Refrigerator Storage

  • Store in an airtight container.
  • Keep in the fridge for up to 3 days.

Freezing Easy Chicken Fried Rice (Restaurant-Style)

  • Use freezer-safe containers or resealable bags.
  • Freeze for up to 2 months for optimal freshness.

Reheating Easy Chicken Fried Rice (Restaurant-Style)

  • Oven: Preheat to 350°F (175°C), spread on a baking sheet, cover with foil, and heat for about 15 minutes.
  • Microwave: Place in a microwave-safe dish, cover loosely, and heat for 2-3 minutes, stirring halfway through.
  • Stovetop: Heat a little oil in a pan over medium heat, add the fried rice, and stir-fry until heated through.

Frequently Asked Questions

Here are some commonly asked questions about making Easy Chicken Fried Rice (Restaurant-Style).

Can I use leftover chicken?

Yes! Leftover chicken works perfectly in this recipe. Just chop it into small pieces before adding it to the rice.

What vegetables can I add?

Feel free to customize with vegetables like bell peppers, corn, or broccoli. Fresh or frozen options both work well.

How do I make it vegetarian?

Simply omit the chicken and add more vegetables or plant-based protein alternatives like tofu for a vegetarian version.

Can I make this dish ahead of time?

Absolutely! Prepare your chicken fried rice ahead of time and store it in the refrigerator or freezer as mentioned above.
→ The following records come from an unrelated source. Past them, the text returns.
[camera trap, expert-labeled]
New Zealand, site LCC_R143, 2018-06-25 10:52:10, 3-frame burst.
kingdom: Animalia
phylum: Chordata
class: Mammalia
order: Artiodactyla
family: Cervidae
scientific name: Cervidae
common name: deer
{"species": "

Is this recipe gluten-free?

To make your Easy Chicken Fried Rice (Restaurant-Style) gluten-free, use tamari instead of soy sauce.

Final Thoughts

This Easy Chicken Fried Rice (Restaurant-Style) is not only tasty but also versatile. You can easily customize it by adding your favorite proteins or vegetables. It’s perfect as a main dish or side and is sure to impress anyone who tries it!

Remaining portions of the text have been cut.